* **What is being asked**: Every entry below must be copied exactly, with nothing left out.

* **Source records**:
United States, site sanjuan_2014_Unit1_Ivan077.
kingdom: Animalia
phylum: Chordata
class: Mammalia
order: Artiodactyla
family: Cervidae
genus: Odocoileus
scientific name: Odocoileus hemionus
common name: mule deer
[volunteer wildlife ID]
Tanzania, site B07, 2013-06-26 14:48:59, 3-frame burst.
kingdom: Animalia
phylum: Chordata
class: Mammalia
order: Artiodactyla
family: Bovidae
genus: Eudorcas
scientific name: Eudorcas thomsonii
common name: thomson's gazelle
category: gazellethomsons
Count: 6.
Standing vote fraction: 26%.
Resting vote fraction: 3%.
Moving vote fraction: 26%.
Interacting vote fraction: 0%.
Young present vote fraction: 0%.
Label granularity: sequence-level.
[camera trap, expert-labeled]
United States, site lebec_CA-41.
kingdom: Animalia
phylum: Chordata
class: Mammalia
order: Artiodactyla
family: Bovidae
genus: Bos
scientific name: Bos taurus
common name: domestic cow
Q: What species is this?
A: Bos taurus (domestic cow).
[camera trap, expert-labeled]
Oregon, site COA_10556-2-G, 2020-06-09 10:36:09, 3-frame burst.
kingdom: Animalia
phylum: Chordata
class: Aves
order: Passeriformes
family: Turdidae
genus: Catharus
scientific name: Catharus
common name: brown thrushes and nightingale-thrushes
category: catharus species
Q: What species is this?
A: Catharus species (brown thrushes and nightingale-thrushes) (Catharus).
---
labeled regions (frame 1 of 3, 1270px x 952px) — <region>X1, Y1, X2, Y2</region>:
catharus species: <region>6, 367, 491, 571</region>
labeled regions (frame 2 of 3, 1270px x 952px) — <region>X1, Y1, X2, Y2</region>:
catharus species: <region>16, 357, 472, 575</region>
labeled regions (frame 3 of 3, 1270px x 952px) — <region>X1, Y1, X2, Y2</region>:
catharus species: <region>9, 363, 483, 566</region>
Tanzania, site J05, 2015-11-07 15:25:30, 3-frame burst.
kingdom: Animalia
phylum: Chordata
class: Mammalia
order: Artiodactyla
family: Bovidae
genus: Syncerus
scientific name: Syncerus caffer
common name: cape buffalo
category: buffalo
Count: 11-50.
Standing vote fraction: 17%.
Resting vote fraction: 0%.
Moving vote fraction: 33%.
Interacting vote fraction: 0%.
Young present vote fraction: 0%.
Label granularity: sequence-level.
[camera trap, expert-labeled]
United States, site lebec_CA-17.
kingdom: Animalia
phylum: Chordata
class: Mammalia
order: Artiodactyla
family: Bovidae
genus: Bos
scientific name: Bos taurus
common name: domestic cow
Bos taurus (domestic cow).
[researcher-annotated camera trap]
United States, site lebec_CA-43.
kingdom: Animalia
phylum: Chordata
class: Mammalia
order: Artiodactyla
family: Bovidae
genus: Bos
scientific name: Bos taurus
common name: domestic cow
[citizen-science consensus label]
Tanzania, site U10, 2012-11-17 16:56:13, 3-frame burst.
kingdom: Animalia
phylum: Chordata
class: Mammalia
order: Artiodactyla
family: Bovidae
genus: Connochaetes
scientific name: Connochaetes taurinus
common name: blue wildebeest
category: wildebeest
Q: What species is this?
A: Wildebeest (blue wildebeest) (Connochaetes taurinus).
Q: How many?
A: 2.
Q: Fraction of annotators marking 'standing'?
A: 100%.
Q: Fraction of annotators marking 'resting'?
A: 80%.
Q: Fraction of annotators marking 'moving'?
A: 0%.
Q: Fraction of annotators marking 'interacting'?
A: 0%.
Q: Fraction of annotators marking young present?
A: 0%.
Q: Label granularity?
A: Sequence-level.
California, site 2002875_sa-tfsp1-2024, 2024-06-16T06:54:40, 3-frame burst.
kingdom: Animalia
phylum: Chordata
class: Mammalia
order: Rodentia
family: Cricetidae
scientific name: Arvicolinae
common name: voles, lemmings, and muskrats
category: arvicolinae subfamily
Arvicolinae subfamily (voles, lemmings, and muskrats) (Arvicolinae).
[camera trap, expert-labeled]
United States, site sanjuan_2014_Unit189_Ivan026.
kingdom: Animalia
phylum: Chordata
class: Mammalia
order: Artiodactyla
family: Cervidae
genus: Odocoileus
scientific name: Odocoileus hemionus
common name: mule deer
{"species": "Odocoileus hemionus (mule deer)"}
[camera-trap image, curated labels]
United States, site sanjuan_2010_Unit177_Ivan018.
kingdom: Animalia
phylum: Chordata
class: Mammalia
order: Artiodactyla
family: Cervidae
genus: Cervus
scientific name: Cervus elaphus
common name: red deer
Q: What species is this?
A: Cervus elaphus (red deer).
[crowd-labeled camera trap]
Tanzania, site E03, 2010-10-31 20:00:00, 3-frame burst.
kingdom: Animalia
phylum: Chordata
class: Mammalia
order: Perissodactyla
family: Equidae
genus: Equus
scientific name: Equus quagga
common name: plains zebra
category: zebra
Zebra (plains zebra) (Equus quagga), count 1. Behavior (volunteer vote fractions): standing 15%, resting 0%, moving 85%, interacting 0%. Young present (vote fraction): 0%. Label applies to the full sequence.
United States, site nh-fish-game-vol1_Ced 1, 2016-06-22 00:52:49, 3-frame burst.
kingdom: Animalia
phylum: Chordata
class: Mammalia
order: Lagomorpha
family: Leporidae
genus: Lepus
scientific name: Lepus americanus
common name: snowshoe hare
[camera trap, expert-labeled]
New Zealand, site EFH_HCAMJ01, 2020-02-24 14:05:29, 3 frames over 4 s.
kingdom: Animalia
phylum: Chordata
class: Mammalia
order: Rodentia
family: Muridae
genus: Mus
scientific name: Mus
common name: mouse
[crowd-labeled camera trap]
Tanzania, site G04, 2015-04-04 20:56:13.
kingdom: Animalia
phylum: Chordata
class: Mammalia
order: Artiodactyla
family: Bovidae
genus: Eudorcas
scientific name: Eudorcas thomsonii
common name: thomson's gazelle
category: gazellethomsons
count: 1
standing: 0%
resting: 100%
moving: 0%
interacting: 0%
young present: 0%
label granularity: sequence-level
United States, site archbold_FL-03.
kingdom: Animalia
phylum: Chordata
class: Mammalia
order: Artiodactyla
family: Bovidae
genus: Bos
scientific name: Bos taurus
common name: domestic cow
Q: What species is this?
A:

* **Output**:
United States, site sanjuan_2014_Unit1_Ivan077.
kingdom: Animalia
phylum: Chordata
class: Mammalia
order: Artiodactyla
family: Cervidae
genus: Odocoileus
scientific name: Odocoileus hemionus
common name: mule deer
[volunteer wildlife ID]
Tanzania, site B07, 2013-06-26 14:48:59, 3-frame burst.
kingdom: Animalia
phylum: Chordata
class: Mammalia
order: Artiodactyla
family: Bovidae
genus: Eudorcas
scientific name: Eudorcas thomsonii
common name: thomson's gazelle
category: gazellethomsons
Count: 6.
Standing vote fraction: 26%.
Resting vote fraction: 3%.
Moving vote fraction: 26%.
Interacting vote fraction: 0%.
Young present vote fraction: 0%.
Label granularity: sequence-level.
[camera trap, expert-labeled]
United States, site lebec_CA-41.
kingdom: Animalia
phylum: Chordata
class: Mammalia
order: Artiodactyla
family: Bovidae
genus: Bos
scientific name: Bos taurus
common name: domestic cow
Q: What species is this?
A: Bos taurus (domestic cow).
[camera trap, expert-labeled]
Oregon, site COA_10556-2-G, 2020-06-09 10:36:09, 3-frame burst.
kingdom: Animalia
phylum: Chordata
class: Aves
order: Passeriformes
family: Turdidae
genus: Catharus
scientific name: Catharus
common name: brown thrushes and nightingale-thrushes
category: catharus species
Q: What species is this?
A: Catharus species (brown thrushes and nightingale-thrushes) (Catharus).
---
labeled regions (frame 1 of 3, 1270px x 952px) — <region>X1, Y1, X2, Y2</region>:
catharus species: <region>6, 367, 491, 571</region>
labeled regions (frame 2 of 3, 1270px x 952px) — <region>X1, Y1, X2, Y2</region>:
catharus species: <region>16, 357, 472, 575</region>
labeled regions (frame 3 of 3, 1270px x 952px) — <region>X1, Y1, X2, Y2</region>:
catharus species: <region>9, 363, 483, 566</region>
Tanzania, site J05, 2015-11-07 15:25:30, 3-frame burst.
kingdom: Animalia
phylum: Chordata
class: Mammalia
order: Artiodactyla
family: Bovidae
genus: Syncerus
scientific name: Syncerus caffer
common name: cape buffalo
category: buffalo
Count: 11-50.
Standing vote fraction: 17%.
Resting vote fraction: 0%.
Moving vote fraction: 33%.
Interacting vote fraction: 0%.
Young present vote fraction: 0%.
Label granularity: sequence-level.
[camera trap, expert-labeled]
United States, site lebec_CA-17.
kingdom: Animalia
phylum: Chordata
class: Mammalia
order: Artiodactyla
family: Bovidae
genus: Bos
scientific name: Bos taurus
common name: domestic cow
Bos taurus (domestic cow).
[researcher-annotated camera trap]
United States, site lebec_CA-43.
kingdom: Animalia
phylum: Chordata
class: Mammalia
order: Artiodactyla
family: Bovidae
genus: Bos
scientific name: Bos taurus
common name: domestic cow
[citizen-science consensus label]
Tanzania, site U10, 2012-11-17 16:56:13, 3-frame burst.
kingdom: Animalia
phylum: Chordata
class: Mammalia
order: Artiodactyla
family: Bovidae
genus: Connochaetes
scientific name: Connochaetes taurinus
common name: blue wildebeest
category: wildebeest
Q: What species is this?
A: Wildebeest (blue wildebeest) (Connochaetes taurinus).
Q: How many?
A: 2.
Q: Fraction of annotators marking 'standing'?
A: 100%.
Q: Fraction of annotators marking 'resting'?
A: 80%.
Q: Fraction of annotators marking 'moving'?
A: 0%.
Q: Fraction of annotators marking 'interacting'?
A: 0%.
Q: Fraction of annotators marking young present?
A: 0%.
Q: Label granularity?
A: Sequence-level.
California, site 2002875_sa-tfsp1-2024, 2024-06-16T06:54:40, 3-frame burst.
kingdom: Animalia
phylum: Chordata
class: Mammalia
order: Rodentia
family: Cricetidae
scientific name: Arvicolinae
common name: voles, lemmings, and muskrats
category: arvicolinae subfamily
Arvicolinae subfamily (voles, lemmings, and muskrats) (Arvicolinae).
[camera trap, expert-labeled]
United States, site sanjuan_2014_Unit189_Ivan026.
kingdom: Animalia
phylum: Chordata
class: Mammalia
order: Artiodactyla
family: Cervidae
genus: Odocoileus
scientific name: Odocoileus hemionus
common name: mule deer
{"species": "Odocoileus hemionus (mule deer)"}
[camera-trap image, curated labels]
United States, site sanjuan_2010_Unit177_Ivan018.
kingdom: Animalia
phylum: Chordata
class: Mammalia
order: Artiodactyla
family: Cervidae
genus: Cervus
scientific name: Cervus elaphus
common name: red deer
Q: What species is this?
A: Cervus elaphus (red deer).
[crowd-labeled camera trap]
Tanzania, site E03, 2010-10-31 20:00:00, 3-frame burst.
kingdom: Animalia
phylum: Chordata
class: Mammalia
order: Perissodactyla
family: Equidae
genus: Equus
scientific name: Equus quagga
common name: plains zebra
category: zebra
Zebra (plains zebra) (Equus quagga), count 1. Behavior (volunteer vote fractions): standing 15%, resting 0%, moving 85%, interacting 0%. Young present (vote fraction): 0%. Label applies to the full sequence.
United States, site nh-fish-game-vol1_Ced 1, 2016-06-22 00:52:49, 3-frame burst.
kingdom: Animalia
phylum: Chordata
class: Mammalia
order: Lagomorpha
family: Leporidae
genus: Lepus
scientific name: Lepus americanus
common name: snowshoe hare
[camera trap, expert-labeled]
New Zealand, site EFH_HCAMJ01, 2020-02-24 14:05:29, 3 frames over 4 s.
kingdom: Animalia
phylum: Chordata
class: Mammalia
order: Rodentia
family: Muridae
genus: Mus
scientific name: Mus
common name: mouse
[crowd-labeled camera trap]
Tanzania, site G04, 2015-04-04 20:56:13.
kingdom: Animalia
phylum: Chordata
class: Mammalia
order: Artiodactyla
family: Bovidae
genus: Eudorcas
scientific name: Eudorcas thomsonii
common name: thomson's gazelle
category: gazellethomsons
count: 1
standing: 0%
resting: 100%
moving: 0%
interacting: 0%
young present: 0%
label granularity: sequence-level
United States, site archbold_FL-03.
kingdom: Animalia
phylum: Chordata
class: Mammalia
order: Artiodactyla
family: Bovidae
genus: Bos
scientific name: Bos taurus
common name: domestic cow
Q: What species is this?
A:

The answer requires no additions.